El chico lo miró con desconfianza pero se dirigió a cumplir el encargo.
A los pocos minutos los obispos oyeron un estridente solo de corneta. Era el toque de retirada y los militares se dispersaron por los callejones, ante el estupor de los desfilantes que se detuvieron cuando ya la gente empezaba a abrir los balcones y a arremolinarse en las aceras.
El sol tenía una fuerza impropia de la estación y caía sin piedad sobre los ocho madorosos prelados. Pero no se podía volver atrás: el héroe vencedor de los volcanes y las tormentas esperaba hacía ya varias pleamares.
-¡Arreciemos nuestros cantos. Invoquemos al dios todopoderoso para que nos conceda algunas nubes o una brisa otoñal que refresque nuestros cuerpos y alivie nuestro camino!-clamó el albo mitrado.
Animados por aquella arenga, los jerarcas continuaron su marcha mientras alguien, desde un alféizar sonreía malicioso ocultando cúmulos y vientos, una mujer escondía tras su mirada de fuego las rutas jubilosas y una bandada de cernícalos sobrevolaba la calle esperando que el calor les hiciera destocarse de sus bontes para caer sobre sus tonsuradas cabezas.
Para su fortuna, al pasar frente al obispado se abrieron sus puertas y por ella salieron treinta y dos sacerdotes con ocho palios que cobijaron a la curia. El desfile se hizo entonces menos penoso y los cánticos fueron ahora de alabanza.
Llegaron a las puertas del templo que olía a cerezas y a sándalo.
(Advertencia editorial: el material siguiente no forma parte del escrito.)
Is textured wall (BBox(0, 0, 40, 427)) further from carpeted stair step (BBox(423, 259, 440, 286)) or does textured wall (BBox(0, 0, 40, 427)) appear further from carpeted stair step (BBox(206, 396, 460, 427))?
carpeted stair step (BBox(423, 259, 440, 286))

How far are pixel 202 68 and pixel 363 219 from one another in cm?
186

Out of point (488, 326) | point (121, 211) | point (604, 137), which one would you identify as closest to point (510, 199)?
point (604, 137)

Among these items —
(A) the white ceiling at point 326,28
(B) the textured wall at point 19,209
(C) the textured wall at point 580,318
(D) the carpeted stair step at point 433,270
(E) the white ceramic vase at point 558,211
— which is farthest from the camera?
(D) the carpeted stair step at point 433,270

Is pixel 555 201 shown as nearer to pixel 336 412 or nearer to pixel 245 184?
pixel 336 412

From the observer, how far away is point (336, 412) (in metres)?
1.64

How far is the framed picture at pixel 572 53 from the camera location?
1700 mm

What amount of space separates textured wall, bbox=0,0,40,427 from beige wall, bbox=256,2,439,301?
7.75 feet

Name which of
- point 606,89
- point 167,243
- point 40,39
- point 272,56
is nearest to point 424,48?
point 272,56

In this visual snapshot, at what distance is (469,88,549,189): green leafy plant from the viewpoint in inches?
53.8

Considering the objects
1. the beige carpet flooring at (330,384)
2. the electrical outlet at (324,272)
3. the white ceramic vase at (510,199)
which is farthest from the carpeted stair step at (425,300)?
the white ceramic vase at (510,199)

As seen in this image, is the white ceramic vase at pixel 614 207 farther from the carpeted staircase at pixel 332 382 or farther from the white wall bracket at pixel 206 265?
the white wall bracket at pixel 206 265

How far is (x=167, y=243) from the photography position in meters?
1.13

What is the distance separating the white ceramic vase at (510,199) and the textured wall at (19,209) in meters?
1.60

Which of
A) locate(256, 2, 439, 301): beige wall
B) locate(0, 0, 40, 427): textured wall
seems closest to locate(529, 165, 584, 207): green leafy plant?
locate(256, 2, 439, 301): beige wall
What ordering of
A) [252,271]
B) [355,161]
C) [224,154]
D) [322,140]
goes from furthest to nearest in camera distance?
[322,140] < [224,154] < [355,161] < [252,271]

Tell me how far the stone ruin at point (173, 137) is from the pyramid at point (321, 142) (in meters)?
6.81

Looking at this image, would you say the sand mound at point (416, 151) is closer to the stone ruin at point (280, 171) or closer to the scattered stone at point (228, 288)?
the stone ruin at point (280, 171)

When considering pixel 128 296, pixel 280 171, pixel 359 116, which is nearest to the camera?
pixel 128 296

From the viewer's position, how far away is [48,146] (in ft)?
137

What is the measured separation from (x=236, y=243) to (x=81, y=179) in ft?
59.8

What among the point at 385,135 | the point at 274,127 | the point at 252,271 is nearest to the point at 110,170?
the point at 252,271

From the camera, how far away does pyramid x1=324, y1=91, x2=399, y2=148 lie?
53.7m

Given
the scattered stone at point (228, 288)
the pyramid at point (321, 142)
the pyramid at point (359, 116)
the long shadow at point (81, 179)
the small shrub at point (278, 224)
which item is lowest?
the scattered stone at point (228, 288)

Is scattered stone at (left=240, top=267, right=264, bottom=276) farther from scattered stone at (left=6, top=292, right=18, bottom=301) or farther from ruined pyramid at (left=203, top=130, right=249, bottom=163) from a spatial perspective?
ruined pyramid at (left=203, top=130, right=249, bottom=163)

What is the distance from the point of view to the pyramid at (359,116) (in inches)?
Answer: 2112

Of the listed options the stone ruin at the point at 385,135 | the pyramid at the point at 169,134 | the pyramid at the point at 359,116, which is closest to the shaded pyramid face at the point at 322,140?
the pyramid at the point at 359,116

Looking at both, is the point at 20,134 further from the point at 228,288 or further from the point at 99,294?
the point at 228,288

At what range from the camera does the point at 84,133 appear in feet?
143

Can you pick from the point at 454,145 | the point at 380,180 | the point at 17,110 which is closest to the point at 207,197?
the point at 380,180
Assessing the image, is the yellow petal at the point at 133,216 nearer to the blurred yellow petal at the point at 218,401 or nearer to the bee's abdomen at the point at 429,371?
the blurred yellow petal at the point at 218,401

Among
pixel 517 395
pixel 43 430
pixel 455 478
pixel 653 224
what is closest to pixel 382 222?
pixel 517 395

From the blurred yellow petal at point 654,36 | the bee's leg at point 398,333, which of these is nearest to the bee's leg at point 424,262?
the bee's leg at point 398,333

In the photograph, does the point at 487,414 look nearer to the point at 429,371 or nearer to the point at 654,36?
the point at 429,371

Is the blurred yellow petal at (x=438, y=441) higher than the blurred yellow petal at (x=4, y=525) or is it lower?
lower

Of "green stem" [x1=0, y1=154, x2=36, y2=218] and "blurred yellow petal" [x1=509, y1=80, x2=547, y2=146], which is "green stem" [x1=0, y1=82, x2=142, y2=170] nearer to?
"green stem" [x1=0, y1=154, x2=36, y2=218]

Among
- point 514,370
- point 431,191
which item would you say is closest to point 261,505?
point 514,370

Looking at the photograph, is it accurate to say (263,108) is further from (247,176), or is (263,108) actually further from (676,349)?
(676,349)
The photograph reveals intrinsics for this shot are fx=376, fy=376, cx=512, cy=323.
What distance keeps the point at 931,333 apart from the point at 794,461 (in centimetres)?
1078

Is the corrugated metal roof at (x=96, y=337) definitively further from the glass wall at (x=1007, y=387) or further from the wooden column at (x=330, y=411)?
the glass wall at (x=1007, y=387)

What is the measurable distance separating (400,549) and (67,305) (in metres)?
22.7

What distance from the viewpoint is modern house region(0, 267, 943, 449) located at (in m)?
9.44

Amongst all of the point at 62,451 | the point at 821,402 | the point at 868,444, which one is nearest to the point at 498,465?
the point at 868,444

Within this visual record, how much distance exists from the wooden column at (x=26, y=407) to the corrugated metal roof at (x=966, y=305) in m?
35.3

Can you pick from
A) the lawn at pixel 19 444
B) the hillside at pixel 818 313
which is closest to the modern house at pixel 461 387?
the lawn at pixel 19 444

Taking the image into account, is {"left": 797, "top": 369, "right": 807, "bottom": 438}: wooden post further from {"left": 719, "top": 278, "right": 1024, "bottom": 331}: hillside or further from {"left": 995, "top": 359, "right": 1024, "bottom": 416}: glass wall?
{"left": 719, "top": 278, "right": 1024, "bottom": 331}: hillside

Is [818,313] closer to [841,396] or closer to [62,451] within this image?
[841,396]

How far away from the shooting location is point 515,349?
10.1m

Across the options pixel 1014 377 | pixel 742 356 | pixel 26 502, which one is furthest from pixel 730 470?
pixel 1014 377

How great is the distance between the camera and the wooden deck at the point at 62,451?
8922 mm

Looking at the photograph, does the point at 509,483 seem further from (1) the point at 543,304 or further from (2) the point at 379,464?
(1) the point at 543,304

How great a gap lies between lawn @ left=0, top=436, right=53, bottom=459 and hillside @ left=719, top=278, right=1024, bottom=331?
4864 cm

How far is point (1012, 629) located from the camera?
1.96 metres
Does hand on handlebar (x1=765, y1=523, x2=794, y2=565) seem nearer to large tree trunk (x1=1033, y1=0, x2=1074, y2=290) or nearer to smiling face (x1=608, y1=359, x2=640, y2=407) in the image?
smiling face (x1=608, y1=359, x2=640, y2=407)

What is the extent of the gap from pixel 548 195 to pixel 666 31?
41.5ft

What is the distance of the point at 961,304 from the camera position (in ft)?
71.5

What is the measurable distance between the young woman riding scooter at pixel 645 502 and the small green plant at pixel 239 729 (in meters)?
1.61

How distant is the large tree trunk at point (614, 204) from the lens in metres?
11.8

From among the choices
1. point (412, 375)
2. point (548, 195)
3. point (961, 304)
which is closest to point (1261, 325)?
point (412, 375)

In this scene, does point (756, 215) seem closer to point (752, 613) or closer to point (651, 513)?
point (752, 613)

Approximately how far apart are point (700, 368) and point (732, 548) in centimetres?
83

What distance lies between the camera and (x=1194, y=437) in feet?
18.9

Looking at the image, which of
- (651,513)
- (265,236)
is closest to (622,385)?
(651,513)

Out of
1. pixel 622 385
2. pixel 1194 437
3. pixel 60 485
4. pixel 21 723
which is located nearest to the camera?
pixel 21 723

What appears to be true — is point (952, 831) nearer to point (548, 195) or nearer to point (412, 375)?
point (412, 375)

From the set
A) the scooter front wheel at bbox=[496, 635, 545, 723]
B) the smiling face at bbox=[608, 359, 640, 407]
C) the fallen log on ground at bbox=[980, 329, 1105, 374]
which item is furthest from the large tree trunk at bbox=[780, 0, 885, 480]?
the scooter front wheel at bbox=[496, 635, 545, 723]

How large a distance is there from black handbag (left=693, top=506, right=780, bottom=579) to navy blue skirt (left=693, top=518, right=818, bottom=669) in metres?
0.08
El órgano inició un adagio, se plegaron los palios y los obispos compusieron su fila y entraron con parsimonia.
En el altar los esperaba el oficiante que recitaba una salmodia llena de zarcillos. A su lado, un enorme acetre donde se sumergían ocho hisopos.
El obispo de blanco, casi doblado por el peso de su gran cruz, apoyado en su báculo, dio un paso hacia delante y cogió un hisopo de plata labrada: los otros siete lo siguieron. Luego se colocaron alrededor del féretro en cuya tapa un esférico ónice parecía contemplarlos y empezaron la ceremonia de la aspersión. El líquido que salía de sus hisopos era rojo y una fragancia a mosto se sobrepuso sobre las demás e inundó la estancia.
Los fieles se regocijaron con el néctar ofrecido, el muchacho de las azaleas encendió la pira y las llamas auguraron un arribo feliz del héroe al mar de las mil lunas.